Bann und Befreiung

Fernanwesenheit aus und auf Papier

Sonderausstellung im Wallraf-Richartz-Museum in Köln     

Oft sind je die kleinen und kleinsten Dinge mit der größten Wirkung. Zum Beispiel Buchstaben, aus denen sich Wörter, Sätze, Abschnitte, Karten, Briefe, Zeitungen, Bücher machen lassen. Und damit bei Menschen unzählig viel in Gang setzen können: Bilder im Kopf, Fantasien, Träume, Emotionen, Informationen, Dramen und viele andere Dinge. Hans Zischler, eigentlich Schauspieler (z.B. Wim Wenders :“Summer in the City), Schriftsteller („Berlin ist zu groß für Berlin“ oder „Kafka geht ins Kino“) und leidenschaftlich besessen von allem, worauf sich schreiben lässt : alte Schulhefte, Zeitungen usw., hat vom Wallraf-Richartz Museum in Köln die Möglichkeit erhalten, seine erste eigene, sehr persönliche Ausstellung zu kuratieren: „Bann und Befreiung – Über Lesen und Schreiben“.
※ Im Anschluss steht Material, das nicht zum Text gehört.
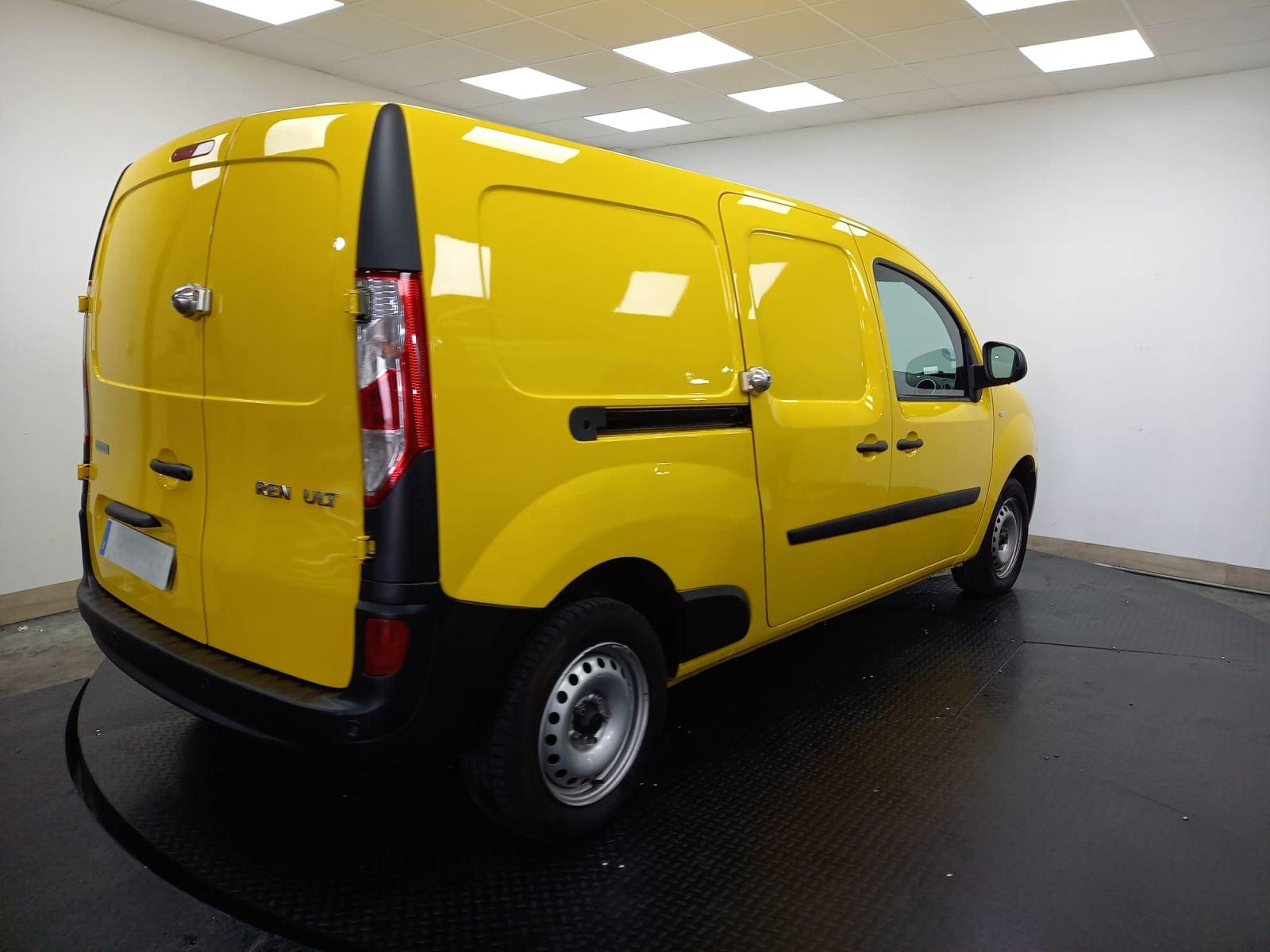 RENAULT KANGOO FURGON MAXI 2p Blue dCi 70 kW (95CV) 4 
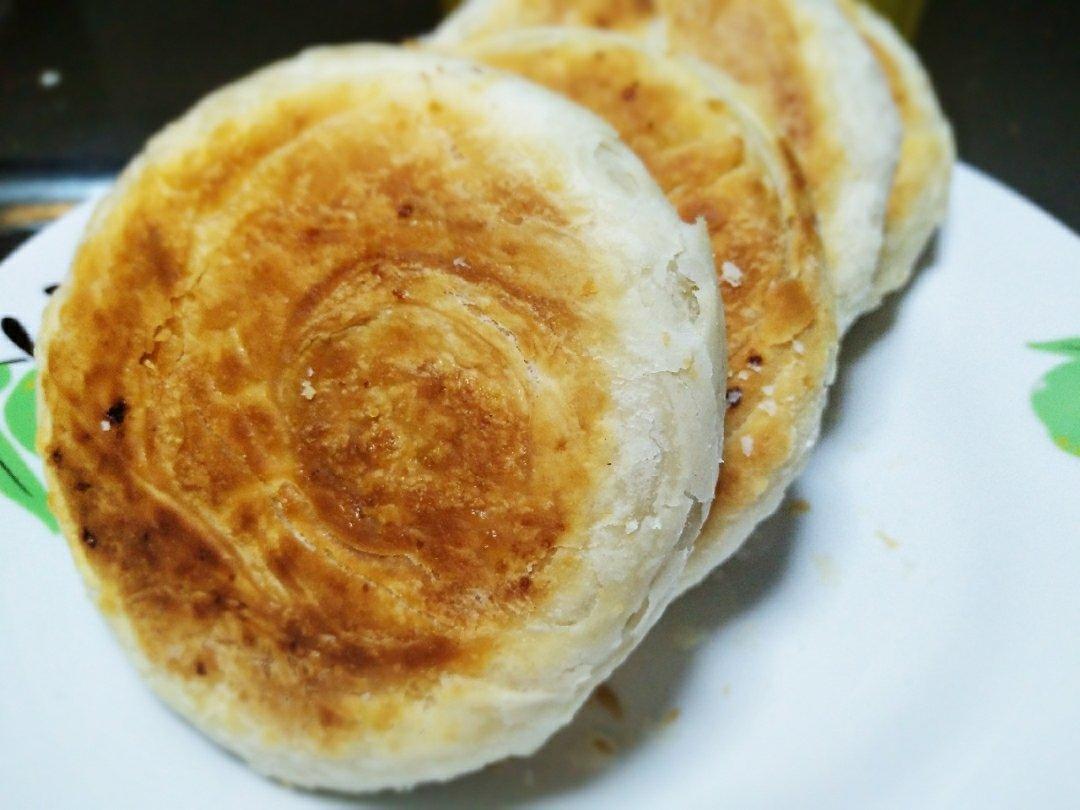 堂妈小厨——芝麻糖酥饼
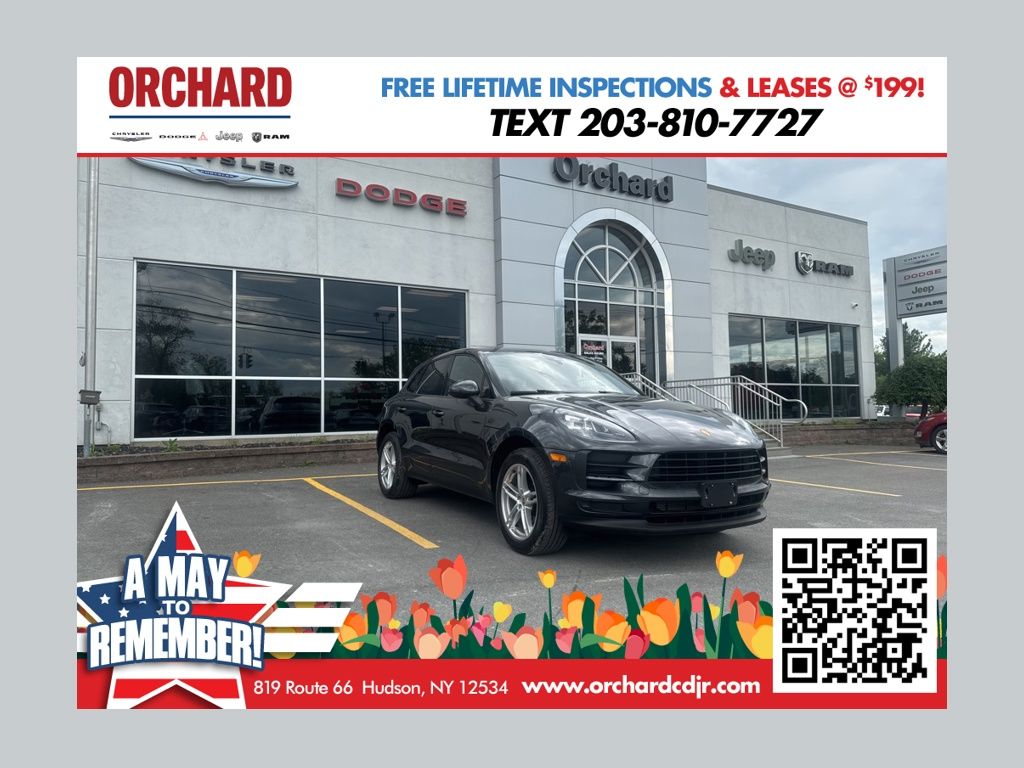2020 Porsche Macan -'s photo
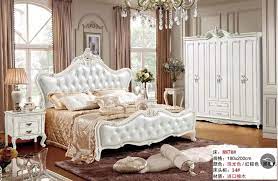 Our bedding collections offer a wide range of textiles that can complement your modern bed frame and play up the colors in your room's decor scheme. Modern European Solid Wood Bed Fashion Carved 1 8 M Bed French Bedroom Furniture Set Hmr8870 Beds Aliexpress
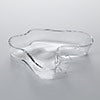 Aalto ボウル 262x50mm クリア 0066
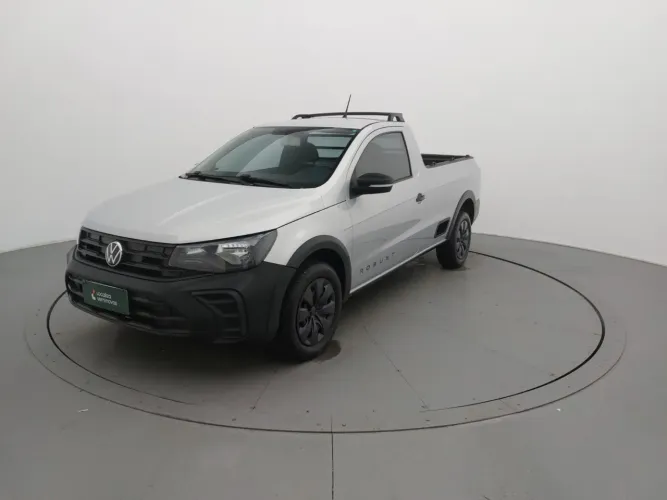 Volkswagen Saveiro Robust 1.6 Total Flex 16V 2025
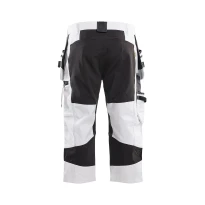 Arbeitsshorts Stretch mit mehreren Taschen 100% Baumwolle Blaklader Maler Pirata 191213101099C50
Das Museum gab dem 75 Jahre alten Zischler die Möglichkeit  mehr als vierzig Graphiken aus der Kölner Sammlung zusammenzustellen, in denen  subjektiven Prozess des Lesens und  Schreibens in vorelektronischen Zeiten – von Künstlern wie Max Beckmann, Adolf Menzel, Rembrandt, Henri de Toulouse-Lautrec auf Papier gebannt worden ist. Man muss dabei bedenken: Brief, Buch und Zeitung waren damals die sogenannten Medien, mit Hilfe derer man Fernes nah, Abwesendes wie Personen und Ereignisse vergegenwärtigen konnte. Diese „Fernanwesenheit“ (Zischler) kann man sich in der heutigen Zeit kaum noch vorstellen.

Bei der Zusammenstellung habe er sich : „von Gedanken, Notizen, Briefen und verstreuten Lesefrüchten aus dem großen gemischten Chor der Literatur leiten lassen, in der Hoffnung, dem Geheimnis des Lesens und Schreibens etwas näherzukommen.“

Beim Betrachten der Bilder und Grafiken stellt sich die Frage, “was von dem durch Lesen und Schreiben freigesetzten Bewusstseinsstrom über den mechanischen Akt hinaus überhaupt darstellbar ist? In welcher Weise sind „Bann“ und „Befreiung“ unauflöslich miteinander verschränkt? Die Darstellungen von Lektüre und Niederschrift, Zeitung und Buch treten uns auch heute noch mit einer verblüffenden Intensität entgegen. Oder, um es mit Hanns Zischler zu sagen, „wir sind eingeladen, auf eine Epoche zu blicken, in der die Post noch als das Prinzip Hoffnung galt“.(Zitat Ausstellungskatalog).

Die auf nur zwei überschaubare Räume beschränkte Ausstellung macht einem deutlich, welche Bedeutung das Wort seit seinem Anbeginn hatte, wie es vor allem auch zur Befreiung der Frau beigetragen hat, die oft nur die Möglichkeit hatten, sich durch Briefe schriftlich zu kommunizieren. Kafka, Zitate zum Thema z.B. Von Kafka bis Faust vermischt mit Grafiken und Objekten stellt eine kleine Möglichkeit dar sich dessen zu vergegenwärtigen, was uns heute so selbstverständlich erscheint: Das Wort mit all seinen Möglichkeiten: Bann und Freiheit zugleich

– Bann und Befreiung – über Lesen und Schreiben“,   Wallraf-Richartz-Museum, Öffnungszeiten: Di-So 10-18 Uhr; Eintritt: 8, ermäßigt 4,50 Euro.

-Bis 15.Januar 2023

– Die Stiftung Preußische Seehandlung hat den mit 10.000 Euro dotierten Friedlieb-Ferdinand-Runge-Preis Hans Zischler verliehen.